Alexandria Ocasio-Cortez, a freshman congresswoman too young to run for president, reportedly drew more of a crowd at SXSW than any presidential candidate at the festival.

The 29-year-old representative, whose first year in Congress has been the subject of near-constant headlines, spoke with The Intercept’s senior politics editor Briahna Gray in one of the most highly anticipated events of the festival. Ahead of their talk, the line to get in spanned two floors of the Austin Convention Center, and after the 2,000-person ballroom reached capacity, the remaining visitors had to be directed to several packed overflow rooms. Though Ocasio-Cortez has drawn criticism, even occasionally among Democrats, she has emerged as one of the leading voices of the left, and the excitement around her solidifies her as one to watch. 

Early on in her conversation with Gray, AOC embraced her label as a “radical” and condemned cynicism and “meh” attitudes in politics. “Moderate is not a stance,” she says. “We’ve become so cynical that we view cynicism as an intellectually superior attitude and we view ambition as youthful naiveté. But when we think about the greatest things we have ever accomplished as a society, [they’ve] been ambitious acts of vision.”

Throughout her talk, Ocasio-Cortez tackled a variety of subjects, from racism to socialism—even addressing surprise guest Bill Nye on how she hopes to work with other politicians on climate change.

Ocasio-Cortez at one point called capitalism “irredeemable,” though tempered it with, “I don’t think our government is irredeemable … If I did, I wouldn’t have run for office.”

Addressing her 2018 campaign, the congresswoman says her win against ten-term incumbent Joe Crowley was a shock to the system. “Women like me aren’t supposed to run for office,” she said. “Young people aren’t supposed to run, working-class people aren’t supposed to run… let alone win.”

Speaking on the race and class divide in America, Ocasio-Cortez said President Trump’s tactics of “racial resentment” aren’t new, pointing to President Reagan’s idea of “welfare queens” and the inequalities for black and brown people exaggerated by FDR’s New Deal. “Wages have been stagnant for 30 years, wealth is enjoyed by only a small number of people, and the reason is not systemic inequality, it’s not runaway capitalism—the reason is, Mexicans!” she said. “They want us to fight over each other when we really need to be zeroing in on the malpractice of governance and how special interests captured the only tool we have to govern ourselves fairly and not at a profit.”

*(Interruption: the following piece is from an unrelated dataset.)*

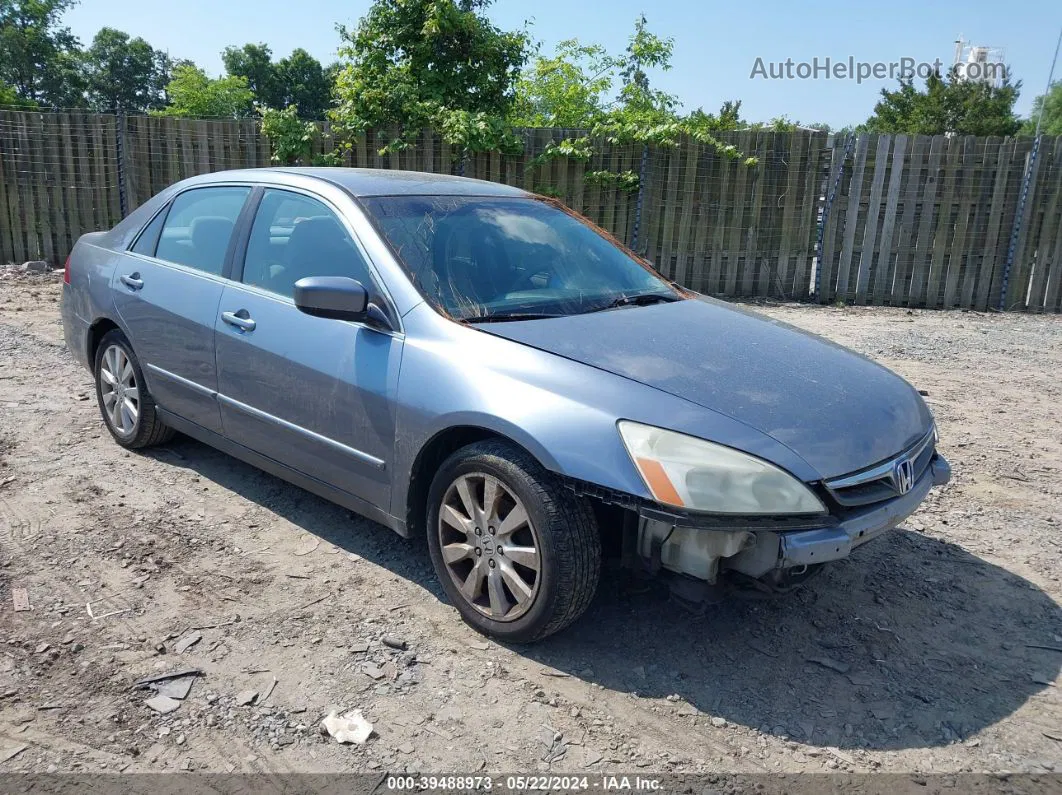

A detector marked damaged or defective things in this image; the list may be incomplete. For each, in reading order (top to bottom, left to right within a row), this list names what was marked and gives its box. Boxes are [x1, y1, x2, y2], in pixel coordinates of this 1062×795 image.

damaged front bumper [632, 452, 951, 581]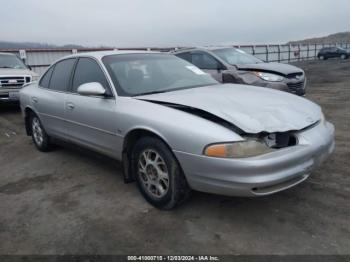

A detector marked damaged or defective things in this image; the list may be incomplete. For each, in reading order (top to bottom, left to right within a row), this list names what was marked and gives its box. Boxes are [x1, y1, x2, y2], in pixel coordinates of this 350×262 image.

cracked asphalt [0, 59, 348, 254]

Even when discussing topics that brought up rifts between herself and more moderate Democrats, the Bronx-born politician was met with wild applause. One of these issues is the controversial abolish ICE movement.

Ocasio-Cortez expressed doubt that the Immigration and Customs Enforcement Agency could be reformed at all. “It needs to be abolished,” she said.  “We have an agency that is separating children from parents and putting them in cages… Since when did it become the politically moderate opinion in America to continue caging children?”

Toward the end of the session, Ocasio-Cortez drove to the heart of the issue that led her to run when two young girls from the Radical Monarchs activist organization asked how more women of color could break into politics. She advised them to “stop trying to navigate systems of power and start building your own.” Drawing on her personal experiences, she told them, “[Women of color] are taught to put our hair back and articulate a certain way and essentially do an impression of power… essentially to act like white men. Stop trying to navigate those systems because they weren’t built for us.”